Review by Tom Avila
Rating: (5 out of 5) [Critic’s Pick!]
Saturday, 10/15/2011, 2:00 PM
Feature presentation, $12 at Atlas Center for the Performing Arts
IN THE MOST lovely of fashions, An Ordinary Family brings to the screen exactly what it promises: an ordinary family. The Biedermans are funny without seeming scripted, warm without becoming tepid and are absolutely unafraid to admit the thing that most fictional families avoid like the plague: There are things they don’t know.
There are answers they don’t have. There are choices they make that will not be agreed upon and there are, and this is what gives the film such joy and texture and charm, secrets that will always be kept. Some are big, some are small, but they needn’t all be drug out into the middle of the living room to be solved in some large, cathartic group screaming fest. They are, in other words, like the families a lot of us either live in or recognize.

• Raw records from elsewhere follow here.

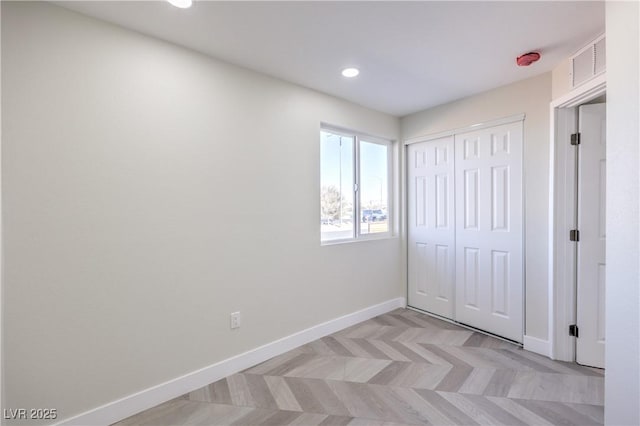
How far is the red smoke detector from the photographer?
7.14 feet

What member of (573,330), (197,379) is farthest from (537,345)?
(197,379)

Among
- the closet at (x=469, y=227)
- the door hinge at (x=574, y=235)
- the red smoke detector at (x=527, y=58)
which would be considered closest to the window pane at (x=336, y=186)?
the closet at (x=469, y=227)

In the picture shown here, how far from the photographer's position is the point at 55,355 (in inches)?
64.7

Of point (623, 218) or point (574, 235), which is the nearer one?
point (623, 218)

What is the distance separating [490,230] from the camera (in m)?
2.98

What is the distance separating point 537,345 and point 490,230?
1.07 meters

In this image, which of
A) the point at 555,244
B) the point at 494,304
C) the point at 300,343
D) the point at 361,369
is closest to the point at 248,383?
the point at 300,343

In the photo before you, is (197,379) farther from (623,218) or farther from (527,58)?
(527,58)

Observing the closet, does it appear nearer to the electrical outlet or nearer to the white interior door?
the white interior door

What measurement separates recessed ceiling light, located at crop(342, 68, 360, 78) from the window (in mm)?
657

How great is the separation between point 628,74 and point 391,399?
7.06 ft

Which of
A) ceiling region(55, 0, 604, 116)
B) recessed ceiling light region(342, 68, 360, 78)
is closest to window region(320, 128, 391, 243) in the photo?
recessed ceiling light region(342, 68, 360, 78)

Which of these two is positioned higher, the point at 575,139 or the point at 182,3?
the point at 182,3

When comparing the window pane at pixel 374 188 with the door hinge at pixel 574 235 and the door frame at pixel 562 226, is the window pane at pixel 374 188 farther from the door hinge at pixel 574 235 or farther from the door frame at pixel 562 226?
the door hinge at pixel 574 235
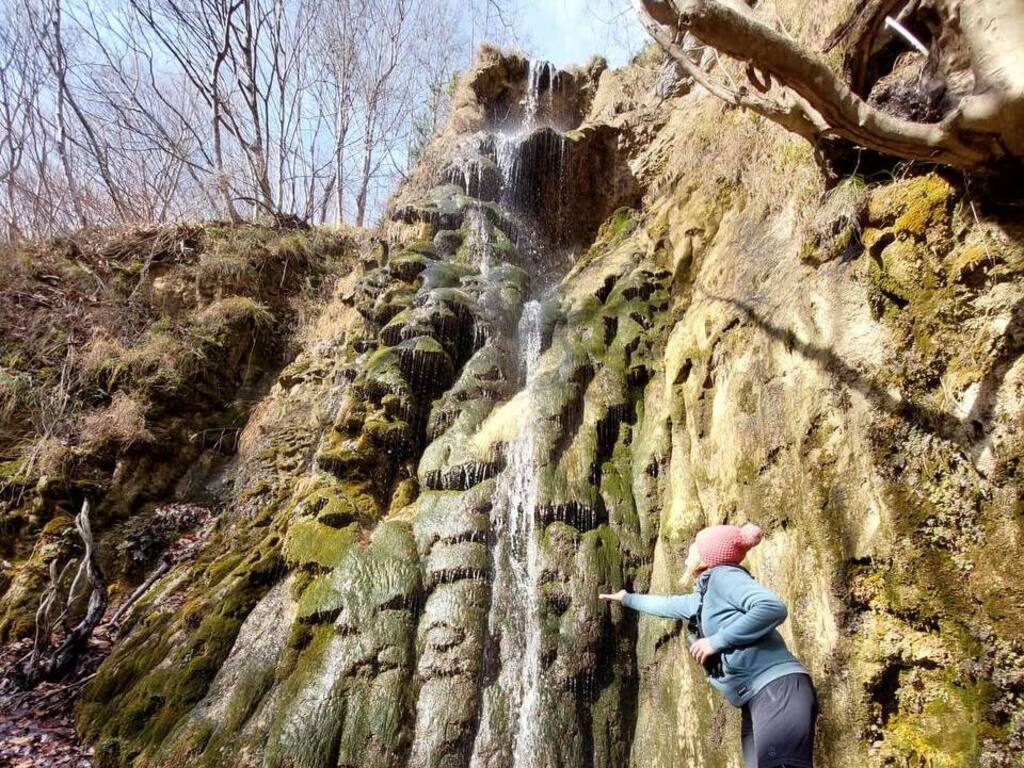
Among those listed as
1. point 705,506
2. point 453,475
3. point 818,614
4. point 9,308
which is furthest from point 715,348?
point 9,308

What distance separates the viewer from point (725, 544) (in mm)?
2471

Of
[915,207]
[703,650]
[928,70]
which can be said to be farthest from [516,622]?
[928,70]

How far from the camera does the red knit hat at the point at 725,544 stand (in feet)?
8.09

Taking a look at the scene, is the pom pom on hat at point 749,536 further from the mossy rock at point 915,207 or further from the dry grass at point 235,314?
the dry grass at point 235,314

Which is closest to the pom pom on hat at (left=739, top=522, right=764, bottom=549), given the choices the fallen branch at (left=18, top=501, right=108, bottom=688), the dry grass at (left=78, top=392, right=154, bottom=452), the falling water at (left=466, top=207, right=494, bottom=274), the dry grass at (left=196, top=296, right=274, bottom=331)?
the fallen branch at (left=18, top=501, right=108, bottom=688)

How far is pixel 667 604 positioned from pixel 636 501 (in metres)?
2.62

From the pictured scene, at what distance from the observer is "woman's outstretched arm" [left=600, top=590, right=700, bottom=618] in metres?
2.58

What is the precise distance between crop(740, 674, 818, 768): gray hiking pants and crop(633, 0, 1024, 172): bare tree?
2.68m

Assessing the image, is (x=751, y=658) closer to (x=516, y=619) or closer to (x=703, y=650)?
(x=703, y=650)

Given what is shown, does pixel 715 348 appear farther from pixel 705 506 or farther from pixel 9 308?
pixel 9 308

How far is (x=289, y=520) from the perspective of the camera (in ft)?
18.6

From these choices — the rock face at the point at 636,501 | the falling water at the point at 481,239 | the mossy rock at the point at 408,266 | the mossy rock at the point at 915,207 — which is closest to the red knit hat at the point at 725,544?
the rock face at the point at 636,501

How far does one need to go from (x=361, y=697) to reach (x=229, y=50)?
14.0 m

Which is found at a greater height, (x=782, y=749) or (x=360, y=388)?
(x=360, y=388)
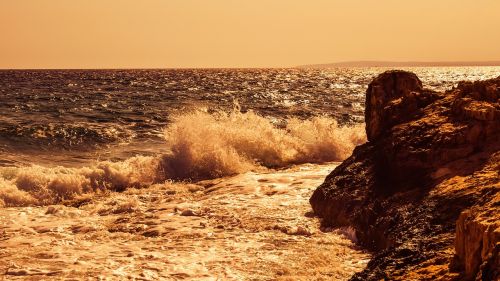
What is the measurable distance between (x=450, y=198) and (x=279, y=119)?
20.2 m

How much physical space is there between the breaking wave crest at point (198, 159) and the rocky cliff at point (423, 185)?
453 centimetres

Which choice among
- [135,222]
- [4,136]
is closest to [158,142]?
[4,136]

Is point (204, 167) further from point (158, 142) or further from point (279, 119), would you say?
point (279, 119)

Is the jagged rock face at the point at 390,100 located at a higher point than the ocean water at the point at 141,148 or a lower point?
higher

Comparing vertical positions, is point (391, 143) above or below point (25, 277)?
above

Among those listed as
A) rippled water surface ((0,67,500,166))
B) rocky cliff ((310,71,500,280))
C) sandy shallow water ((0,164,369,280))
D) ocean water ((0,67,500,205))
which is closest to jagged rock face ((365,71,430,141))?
rocky cliff ((310,71,500,280))

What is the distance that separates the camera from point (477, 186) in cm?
454

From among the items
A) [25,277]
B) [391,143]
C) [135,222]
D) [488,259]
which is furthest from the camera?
[135,222]

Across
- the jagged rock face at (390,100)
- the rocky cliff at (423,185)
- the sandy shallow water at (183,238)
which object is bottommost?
the sandy shallow water at (183,238)

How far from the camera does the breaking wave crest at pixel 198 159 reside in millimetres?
9984

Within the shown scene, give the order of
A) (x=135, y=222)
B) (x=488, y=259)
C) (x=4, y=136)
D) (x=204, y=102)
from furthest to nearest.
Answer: (x=204, y=102), (x=4, y=136), (x=135, y=222), (x=488, y=259)

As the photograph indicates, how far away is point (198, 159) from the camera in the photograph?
37.7 feet

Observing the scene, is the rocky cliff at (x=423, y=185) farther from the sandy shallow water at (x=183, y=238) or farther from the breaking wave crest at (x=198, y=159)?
the breaking wave crest at (x=198, y=159)

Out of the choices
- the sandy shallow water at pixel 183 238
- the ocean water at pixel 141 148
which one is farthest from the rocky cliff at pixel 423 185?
the ocean water at pixel 141 148
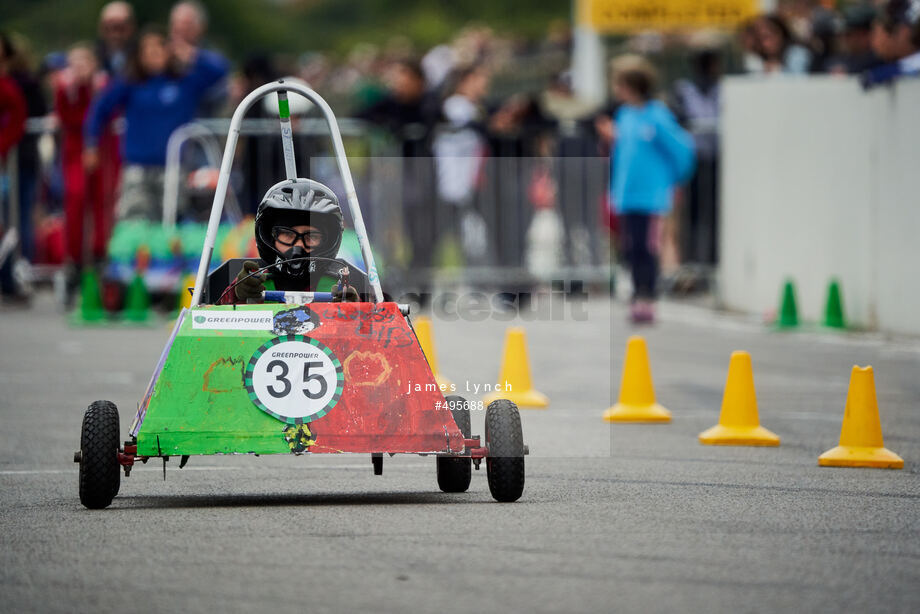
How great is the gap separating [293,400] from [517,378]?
447 centimetres

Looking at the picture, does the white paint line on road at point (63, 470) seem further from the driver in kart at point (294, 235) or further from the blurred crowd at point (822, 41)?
the blurred crowd at point (822, 41)

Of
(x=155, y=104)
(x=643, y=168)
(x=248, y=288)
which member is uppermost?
(x=155, y=104)

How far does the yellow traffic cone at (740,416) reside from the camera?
32.9 ft

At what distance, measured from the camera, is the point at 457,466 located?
26.7 feet

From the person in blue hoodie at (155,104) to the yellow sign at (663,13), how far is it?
296 inches

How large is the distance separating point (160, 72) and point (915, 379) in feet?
32.0

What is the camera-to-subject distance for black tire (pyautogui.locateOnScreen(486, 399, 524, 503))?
760 centimetres

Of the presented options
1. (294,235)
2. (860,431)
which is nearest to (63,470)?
(294,235)

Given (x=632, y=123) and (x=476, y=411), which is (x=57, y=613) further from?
(x=632, y=123)

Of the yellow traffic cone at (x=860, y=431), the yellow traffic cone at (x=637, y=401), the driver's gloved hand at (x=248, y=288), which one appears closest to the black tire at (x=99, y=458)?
the driver's gloved hand at (x=248, y=288)

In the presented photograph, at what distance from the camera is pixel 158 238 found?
64.2ft

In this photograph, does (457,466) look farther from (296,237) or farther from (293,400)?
(296,237)

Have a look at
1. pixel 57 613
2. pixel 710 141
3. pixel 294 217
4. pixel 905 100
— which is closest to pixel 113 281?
pixel 710 141

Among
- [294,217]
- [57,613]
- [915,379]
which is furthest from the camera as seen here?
[915,379]
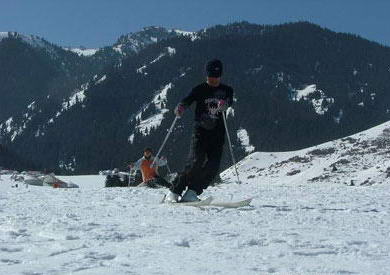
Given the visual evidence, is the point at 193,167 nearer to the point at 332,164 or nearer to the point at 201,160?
the point at 201,160

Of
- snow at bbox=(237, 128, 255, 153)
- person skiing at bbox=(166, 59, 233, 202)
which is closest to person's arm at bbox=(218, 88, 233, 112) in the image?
person skiing at bbox=(166, 59, 233, 202)

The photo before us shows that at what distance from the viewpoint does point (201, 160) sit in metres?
7.73

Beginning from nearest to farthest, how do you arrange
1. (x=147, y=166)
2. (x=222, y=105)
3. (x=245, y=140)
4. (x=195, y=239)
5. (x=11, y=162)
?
(x=195, y=239) → (x=222, y=105) → (x=147, y=166) → (x=11, y=162) → (x=245, y=140)

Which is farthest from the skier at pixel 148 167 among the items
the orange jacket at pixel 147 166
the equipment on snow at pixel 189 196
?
the equipment on snow at pixel 189 196

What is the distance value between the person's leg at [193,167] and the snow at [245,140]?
15949 centimetres

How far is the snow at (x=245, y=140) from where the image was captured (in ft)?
557

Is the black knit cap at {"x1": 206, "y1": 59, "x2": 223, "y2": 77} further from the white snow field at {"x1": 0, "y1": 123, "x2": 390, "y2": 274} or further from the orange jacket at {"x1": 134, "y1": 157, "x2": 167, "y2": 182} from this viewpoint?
the orange jacket at {"x1": 134, "y1": 157, "x2": 167, "y2": 182}

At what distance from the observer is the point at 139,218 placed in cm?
590

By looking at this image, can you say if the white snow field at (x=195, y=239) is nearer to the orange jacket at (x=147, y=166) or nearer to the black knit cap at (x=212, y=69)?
the black knit cap at (x=212, y=69)

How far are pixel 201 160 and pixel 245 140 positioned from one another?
172 m

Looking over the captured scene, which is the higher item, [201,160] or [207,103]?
[207,103]

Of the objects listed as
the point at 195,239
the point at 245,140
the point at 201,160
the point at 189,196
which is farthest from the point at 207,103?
the point at 245,140

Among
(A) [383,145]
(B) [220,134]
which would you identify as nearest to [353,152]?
(A) [383,145]

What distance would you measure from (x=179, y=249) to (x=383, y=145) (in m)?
96.8
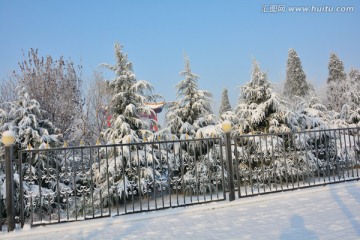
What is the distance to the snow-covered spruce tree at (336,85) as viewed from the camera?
16984mm

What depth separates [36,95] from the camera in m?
10.9

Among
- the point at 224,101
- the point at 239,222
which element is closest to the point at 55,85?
the point at 239,222

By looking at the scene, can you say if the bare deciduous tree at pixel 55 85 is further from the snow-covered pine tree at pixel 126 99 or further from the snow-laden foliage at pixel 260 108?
the snow-laden foliage at pixel 260 108

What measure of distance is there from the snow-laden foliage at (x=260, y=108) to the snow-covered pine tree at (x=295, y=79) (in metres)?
15.9

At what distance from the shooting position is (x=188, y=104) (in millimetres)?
7551

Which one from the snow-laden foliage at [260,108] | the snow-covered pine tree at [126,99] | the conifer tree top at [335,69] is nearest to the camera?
the snow-covered pine tree at [126,99]

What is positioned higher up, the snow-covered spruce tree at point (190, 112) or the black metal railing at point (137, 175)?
the snow-covered spruce tree at point (190, 112)

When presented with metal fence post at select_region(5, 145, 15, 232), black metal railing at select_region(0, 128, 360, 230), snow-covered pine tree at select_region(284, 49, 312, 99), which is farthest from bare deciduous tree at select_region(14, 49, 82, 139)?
snow-covered pine tree at select_region(284, 49, 312, 99)

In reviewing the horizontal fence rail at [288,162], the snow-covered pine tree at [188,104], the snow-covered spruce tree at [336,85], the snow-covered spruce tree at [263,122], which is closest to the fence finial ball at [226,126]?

Seth (Greg Wise) and his boyfriend William (Chad Anthony Miller) arrive for the Biederman family vacation week at the lake. It’s an awkward situation to begin with as Seth has had little contact with his brother Thomas (Troy Schremmer), a popular and conservative local pastor, since Seth came out to him. But things are further complicated by the fact that only Seth’s sister-in-law Mattie (Janelle Schremmer) knew that William even existed.
Chris (Steven Schaefer), Seth’s brother-in-law, doesn’t even know that Seth’s gay, insisting at the end of the family’s first difficult dinner together, ”No way. Seth’s straight as shit.” An indication of his failure to fully grasp William’s explanation that he and Seth met online and it was ”like love from the waist down.”
Which is part of what makes An Ordinary Family so wonderful as a film. There is a robust and entirely organic feel to the movie, made real in small moments like when Mattie bickers with her husband Thomas about his working in bed. It doesn’t blow into an overly articulate diatribe, but instead fades into something familiar and entirely everyday.
The film delivers no big answers. No shocking revelations that will leave you gape-mouthed in disbelief. This is that very difficult filmmaking that attempts to craft great fiction out of the common-day, and succeeds because writers Mike Akel (who also earns the director credit) and Matt Patterson have started out with the often ignored fundamental element of films. With An Ordinary Family, they have chosen to tell a great story. And they have done so in a fashion that is entirely extraordinary.